The Ceph Squid release train remains highly active with its latest stable release at 19.2.3, and is expected to reach its end-of-life on 2026-09-19.
The Ceph Reef release train’s latest version is 18.2.8, which serves as its eighth and expected final backport release, leading up to its EOL on 2026-03-31.

Common Mistakes

Mistake	Problem	Solution
Too few PGs	Uneven data distribution, hotspots	Calculate PGs: (OSDs × 100) / replication_factor
No cluster network	Replication competes with client I/O	Separate public and cluster networks
MONs on OSD nodes	MON fails when OSD saturates CPU/RAM	Dedicated MON nodes (or on K8s control plane nodes)
No resource limits on OSDs	OSD consumes all node RAM during recovery	Set CPU/memory limits in CephCluster spec
Replication factor 2	Single failure = data at risk during rebuild	Always use replication factor 3
Not monitoring disk health	Drive fails silently, OSD goes down	smartmontools + Prometheus SMART exporter
Scrubbing during peak hours	Background scrub competes with workload I/O	Schedule scrubs for off-peak hours
Using `useAllDevices: true`	Accidentally formats OS drives as OSDs	Explicitly list devices per node

Quiz

Question 1

You have 12 NVMe drives across 3 storage nodes (4 per node). What replication factor and failure domain should you use?

Answer

Replication factor 3, failure domain host.
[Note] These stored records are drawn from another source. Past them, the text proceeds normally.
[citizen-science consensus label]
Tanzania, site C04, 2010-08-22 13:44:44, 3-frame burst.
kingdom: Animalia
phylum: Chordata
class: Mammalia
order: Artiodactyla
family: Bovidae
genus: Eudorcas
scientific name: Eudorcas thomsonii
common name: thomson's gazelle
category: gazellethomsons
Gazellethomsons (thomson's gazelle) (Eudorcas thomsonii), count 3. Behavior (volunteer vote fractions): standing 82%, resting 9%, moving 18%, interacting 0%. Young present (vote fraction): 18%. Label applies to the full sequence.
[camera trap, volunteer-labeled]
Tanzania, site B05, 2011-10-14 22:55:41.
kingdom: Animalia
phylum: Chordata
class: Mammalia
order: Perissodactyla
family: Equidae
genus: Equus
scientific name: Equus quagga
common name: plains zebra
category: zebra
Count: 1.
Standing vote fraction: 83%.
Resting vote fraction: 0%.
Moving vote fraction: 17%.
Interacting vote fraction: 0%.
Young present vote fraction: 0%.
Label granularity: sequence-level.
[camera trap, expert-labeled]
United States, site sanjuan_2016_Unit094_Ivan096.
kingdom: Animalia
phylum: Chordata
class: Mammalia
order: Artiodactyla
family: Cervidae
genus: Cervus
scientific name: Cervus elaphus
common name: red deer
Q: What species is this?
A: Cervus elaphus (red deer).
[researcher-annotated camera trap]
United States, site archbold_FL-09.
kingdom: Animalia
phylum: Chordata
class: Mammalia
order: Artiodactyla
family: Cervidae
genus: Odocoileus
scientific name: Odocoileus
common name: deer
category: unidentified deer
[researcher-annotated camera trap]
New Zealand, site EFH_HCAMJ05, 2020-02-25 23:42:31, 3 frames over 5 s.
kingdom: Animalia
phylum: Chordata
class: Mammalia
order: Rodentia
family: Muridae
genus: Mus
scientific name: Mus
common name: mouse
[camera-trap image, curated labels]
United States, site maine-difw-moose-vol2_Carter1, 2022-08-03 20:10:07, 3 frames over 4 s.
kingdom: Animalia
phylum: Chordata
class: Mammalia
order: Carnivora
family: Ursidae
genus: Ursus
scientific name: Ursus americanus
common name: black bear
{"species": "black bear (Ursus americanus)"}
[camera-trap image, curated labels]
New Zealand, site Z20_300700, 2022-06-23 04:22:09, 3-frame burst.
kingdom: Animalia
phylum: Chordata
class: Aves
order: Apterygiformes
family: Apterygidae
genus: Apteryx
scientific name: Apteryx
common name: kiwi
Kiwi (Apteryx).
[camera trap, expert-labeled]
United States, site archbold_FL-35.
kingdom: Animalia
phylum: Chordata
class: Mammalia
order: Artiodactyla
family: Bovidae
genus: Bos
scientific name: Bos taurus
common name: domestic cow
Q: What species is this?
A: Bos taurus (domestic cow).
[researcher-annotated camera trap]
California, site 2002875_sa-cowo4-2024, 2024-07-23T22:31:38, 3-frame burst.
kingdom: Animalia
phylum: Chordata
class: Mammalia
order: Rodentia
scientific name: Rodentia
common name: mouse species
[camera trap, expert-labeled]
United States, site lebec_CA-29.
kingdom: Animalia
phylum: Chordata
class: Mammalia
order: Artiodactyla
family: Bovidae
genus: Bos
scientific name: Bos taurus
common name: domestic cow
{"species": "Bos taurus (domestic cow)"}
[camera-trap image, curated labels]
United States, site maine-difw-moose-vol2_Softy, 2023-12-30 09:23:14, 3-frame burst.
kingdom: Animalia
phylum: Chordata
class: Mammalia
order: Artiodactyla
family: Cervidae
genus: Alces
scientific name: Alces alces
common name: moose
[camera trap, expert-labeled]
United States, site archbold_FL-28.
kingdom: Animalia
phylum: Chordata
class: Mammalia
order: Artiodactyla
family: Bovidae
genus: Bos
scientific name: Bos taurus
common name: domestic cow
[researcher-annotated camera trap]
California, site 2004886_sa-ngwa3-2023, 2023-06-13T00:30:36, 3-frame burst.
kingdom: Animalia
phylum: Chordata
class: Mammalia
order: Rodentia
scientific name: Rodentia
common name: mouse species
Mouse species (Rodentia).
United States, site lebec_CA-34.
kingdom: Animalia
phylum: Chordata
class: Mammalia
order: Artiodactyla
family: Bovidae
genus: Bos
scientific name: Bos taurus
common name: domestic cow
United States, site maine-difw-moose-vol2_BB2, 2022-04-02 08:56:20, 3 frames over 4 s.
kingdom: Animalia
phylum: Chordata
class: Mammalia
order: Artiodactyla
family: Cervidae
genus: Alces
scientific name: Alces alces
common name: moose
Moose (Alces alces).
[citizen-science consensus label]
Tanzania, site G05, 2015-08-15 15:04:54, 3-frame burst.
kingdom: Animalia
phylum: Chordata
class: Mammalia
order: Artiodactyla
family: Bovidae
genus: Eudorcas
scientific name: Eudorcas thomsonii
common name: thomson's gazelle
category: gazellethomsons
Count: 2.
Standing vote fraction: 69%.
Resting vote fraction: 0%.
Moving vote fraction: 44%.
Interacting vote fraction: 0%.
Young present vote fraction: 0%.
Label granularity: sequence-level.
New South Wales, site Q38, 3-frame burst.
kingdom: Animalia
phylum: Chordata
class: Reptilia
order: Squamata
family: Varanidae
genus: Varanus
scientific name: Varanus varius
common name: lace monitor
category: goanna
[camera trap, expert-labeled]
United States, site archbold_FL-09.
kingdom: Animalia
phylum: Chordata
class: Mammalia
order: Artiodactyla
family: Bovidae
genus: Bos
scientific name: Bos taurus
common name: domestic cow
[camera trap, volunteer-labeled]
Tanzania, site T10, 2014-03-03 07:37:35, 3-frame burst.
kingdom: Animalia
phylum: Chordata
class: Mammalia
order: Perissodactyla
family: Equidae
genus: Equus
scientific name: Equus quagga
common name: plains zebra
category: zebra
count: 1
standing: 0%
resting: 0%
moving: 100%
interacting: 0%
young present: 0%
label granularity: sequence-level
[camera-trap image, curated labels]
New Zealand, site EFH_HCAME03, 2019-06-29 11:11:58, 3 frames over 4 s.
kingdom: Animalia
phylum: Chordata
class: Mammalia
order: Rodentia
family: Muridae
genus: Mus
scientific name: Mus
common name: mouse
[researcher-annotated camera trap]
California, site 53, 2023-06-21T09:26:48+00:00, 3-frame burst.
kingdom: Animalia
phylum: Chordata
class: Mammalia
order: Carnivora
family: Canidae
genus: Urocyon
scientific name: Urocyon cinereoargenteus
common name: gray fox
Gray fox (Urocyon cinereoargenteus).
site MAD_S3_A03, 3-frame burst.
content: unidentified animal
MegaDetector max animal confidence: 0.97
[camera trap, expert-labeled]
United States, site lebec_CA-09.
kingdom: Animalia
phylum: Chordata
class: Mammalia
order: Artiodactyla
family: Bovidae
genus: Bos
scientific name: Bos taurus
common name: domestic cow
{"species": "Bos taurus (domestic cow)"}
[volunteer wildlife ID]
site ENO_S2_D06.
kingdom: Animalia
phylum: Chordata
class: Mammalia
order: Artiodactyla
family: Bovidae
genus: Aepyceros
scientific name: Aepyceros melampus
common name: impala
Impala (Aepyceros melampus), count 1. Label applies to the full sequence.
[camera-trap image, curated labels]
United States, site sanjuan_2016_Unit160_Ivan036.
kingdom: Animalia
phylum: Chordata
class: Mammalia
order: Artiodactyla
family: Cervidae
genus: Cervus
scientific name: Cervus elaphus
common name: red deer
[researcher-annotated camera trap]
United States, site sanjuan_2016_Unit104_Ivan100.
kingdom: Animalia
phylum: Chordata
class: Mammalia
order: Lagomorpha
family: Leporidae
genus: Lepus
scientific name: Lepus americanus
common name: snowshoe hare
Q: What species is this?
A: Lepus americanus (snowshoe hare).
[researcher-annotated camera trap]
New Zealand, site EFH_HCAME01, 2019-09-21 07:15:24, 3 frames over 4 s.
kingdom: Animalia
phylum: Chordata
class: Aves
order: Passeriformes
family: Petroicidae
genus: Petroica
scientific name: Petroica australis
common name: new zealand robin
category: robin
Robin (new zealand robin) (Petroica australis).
Each object is replicated to 3 different OSDs on 3 different hosts
If an entire host fails (all 4 OSDs), 2 copies remain on the other 2 hosts
Recovery redistributes the lost replicas using the 8 surviving OSDs
Failure domain host ensures no two replicas of the same object are on the same server

Do NOT use failure domain osd (default if not specified) — this would allow 2 replicas on the same host, meaning a host failure could lose 2 of 3 copies.

spec:
  failureDomain: host  # Not "osd"
  replicated:
    size: 3

Question 2

Your Ceph cluster shows HEALTH_WARN: 1 osds down. What is the immediate impact and what should you do?

Answer

Immediate impact: Minimal. With replication factor 3, all data has 2 remaining copies. No data is lost and all volumes are accessible. However, those placement groups that had replicas on the failed OSD now have only 2 copies instead of 3 (degraded).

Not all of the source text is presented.